L’expérimentation de l’équipe de psychologie du travail du CNAM et de Renault dans l’usine de Flins est une démarche d’envergure de clinique de l’activité en contexte industriel. Jean-Yves Bonnefond, qui a participé à cette enquête, la présente dans son ouvrage Agir sur la qualité du travail (éditions Érès, 2019) de manière détaillée et il réfléchit à ses apports tant pour le monde industriel que pour l’intervention en psychologie du travail.

La clinique de l’activité est une méthode d’intervention en psychologie du travail, centrée sur le dialogue des travailleurs à propos de l’activité. Elle a démontré sa capacité à aider les collectifs de travail à être une ressource pour leurs membres. L’expérimentation de Renault Flins, par son contexte et son envergure, apporte des questionnements et des perspectives au dispositif.

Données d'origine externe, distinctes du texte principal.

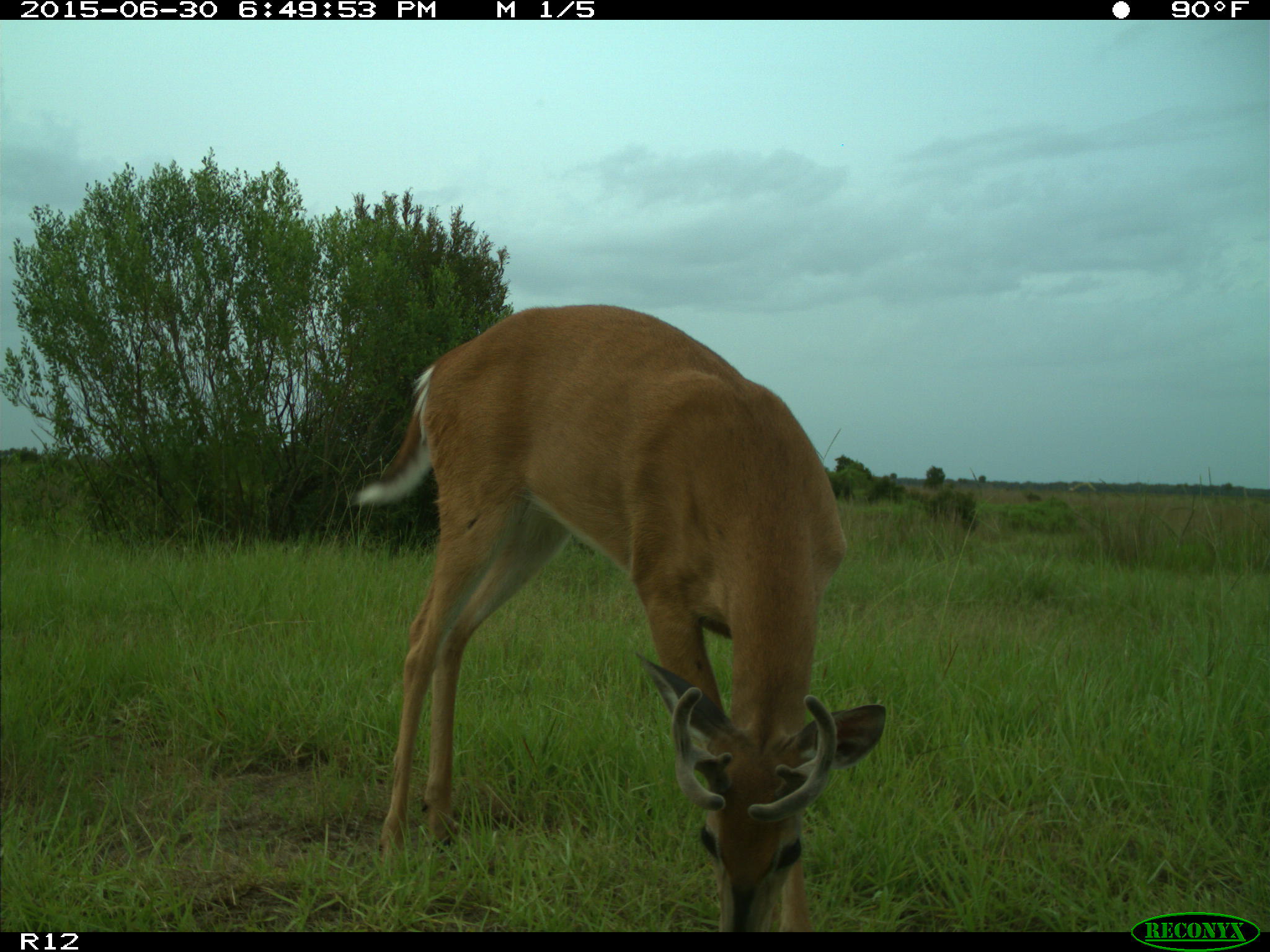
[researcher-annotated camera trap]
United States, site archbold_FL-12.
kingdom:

La méthode employée repose essentiellement sur du matériau vidéo : situations de travail filmées puis discussions des acteurs « confrontés » à ces enregistrements. C’est là le seul reproche qu’on pourra faire à l’ouvrage : il prend en effet le parti de l’absence d’images dans son ouvrage et ne propose aucune photo ni aucun schéma, mais au contraire de longues descriptions – par ailleurs très claires –, des situations physiques (pièces, postes de travail, espace…). On pourrait discuter ce point. Le matériel vidéo avait pour but de créer et soutenir du dialogue sur l’activité. Mais l’ouvrage prend sur cet aspect le parti inverse : il contient énormément de retranscriptions exhaustives d’échanges entre différents acteurs (probablement un quart ou un tiers du livre). Cela  permet ainsi de mieux comprendre ce qu’est une démarche de clinique de l’activité dans les faits.

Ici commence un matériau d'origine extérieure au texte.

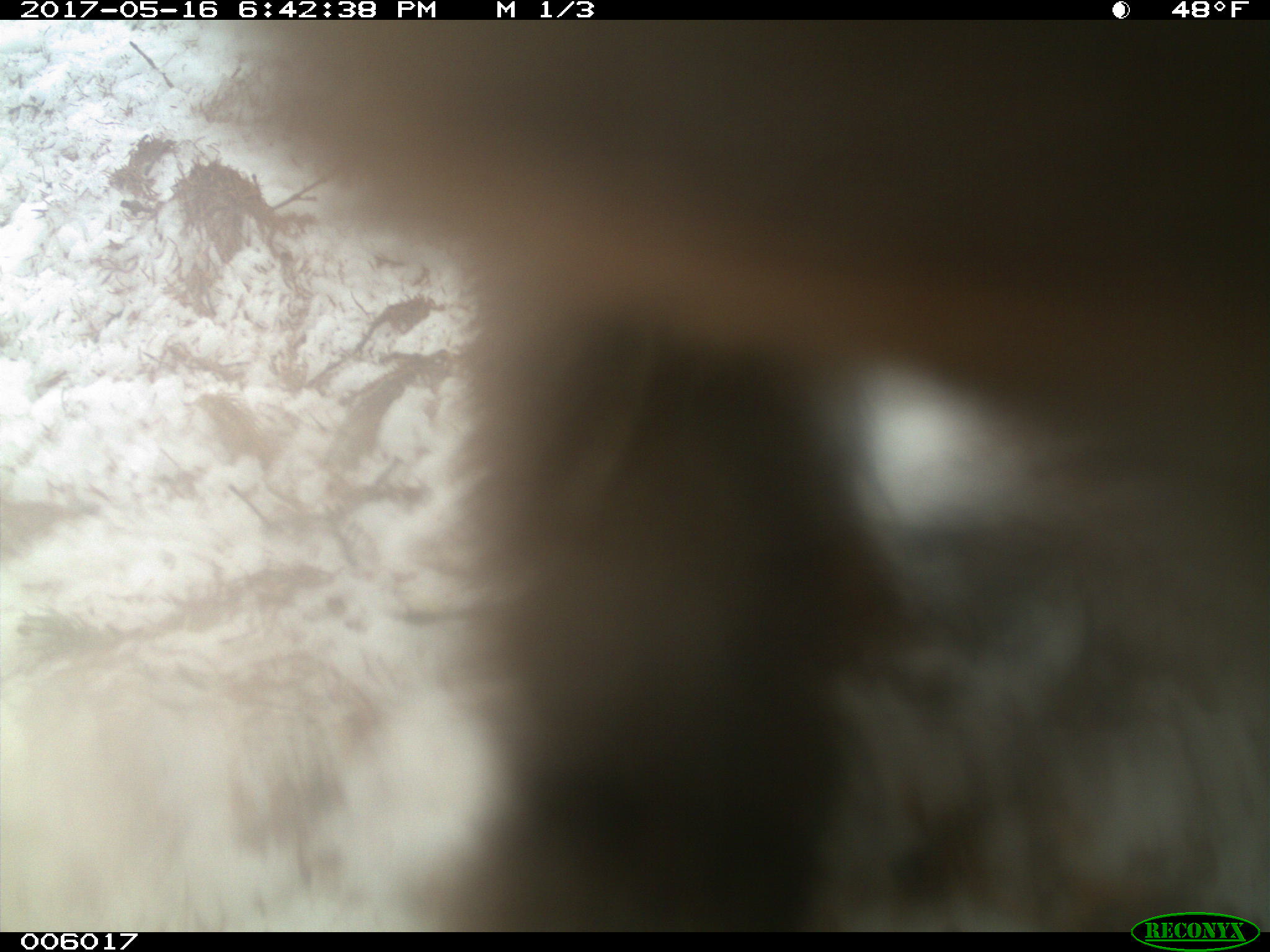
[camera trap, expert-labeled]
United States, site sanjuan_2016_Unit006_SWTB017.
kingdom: Animalia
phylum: Chordata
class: Mammalia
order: Carnivora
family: Ursidae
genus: Ursus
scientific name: Ursus americanus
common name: american black bear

L’expérimentation Renault Flins, validée conjointement par la direction et les organisations syndicales dans un contexte de dialogue social compliqué, portait sur la capacité à dialoguer sur la « qualité du travail » et à améliorer ce dialogue. Il s’agissait de valider l’idée que la qualité du travail pouvait améliorer la santé des ouvriers, et par conséquent leur efficacité et l’ensemble des relations au sein de l’entreprise.

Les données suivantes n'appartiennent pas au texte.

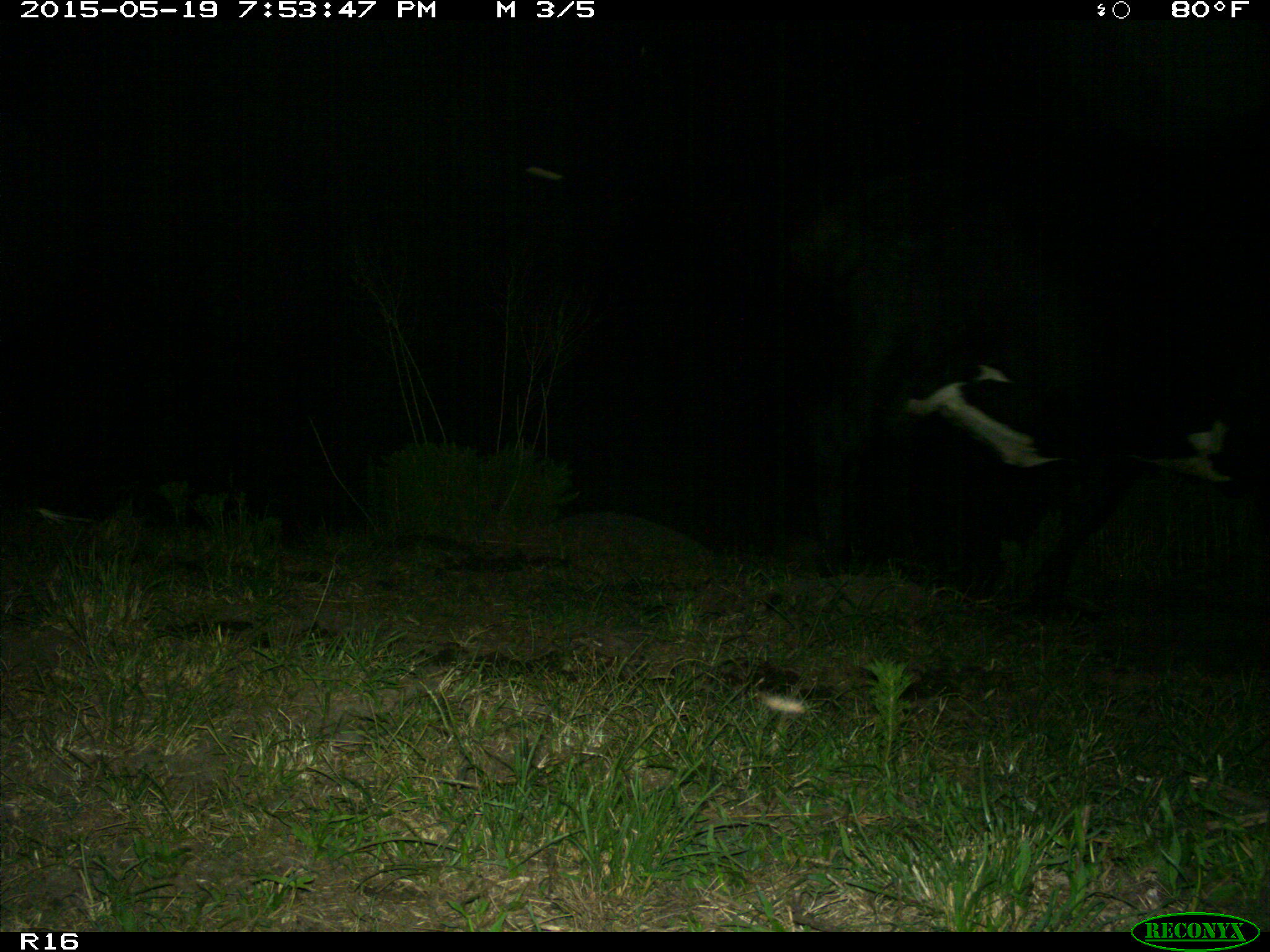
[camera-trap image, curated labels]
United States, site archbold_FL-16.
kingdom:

L’ouvrage est découpé en trois parties principales.

  • La première partie présente la genèse de la démarche et la mise en place du prototype d’intervention sur deux unités de travail, ainsi que le bilan qui en a été fait.
  • La deuxième partie explique comment la démarche a été généralisée à l’ensemble de l’usine et les conséquences que cela a eu.
  • Enfin, la dernière partie développe des contributions davantage théoriques révélées par l’expérimentation, dans le champ de la psychodynamique du travail ou de la clinique de l’activité.

La clarté et la pédagogie de son propos, tout comme la transparence (il présente notamment les difficultés rencontrées) sont constantes tout au long de ce déroulement.

Ce livre présente deux grandes qualités qui en justifient sa lecture :

Tout d’abord, c’est une plongée particulièrement limpide dans la réalité du monde industriel automobile« technologique » d’aujourd’hui. On ne parle plus en France du monde ouvrier, qui est censé avoir disparu, avoir été délocalisé et remplacé par les services. Néanmoins, l’INSEE rappelle qu’il reste environ 17% d’ouvriers parmi les actifs, et cet ouvrage permet de comprendre, si ce n’est découvrir, le quotidien trop oublié de certains d’entre eux.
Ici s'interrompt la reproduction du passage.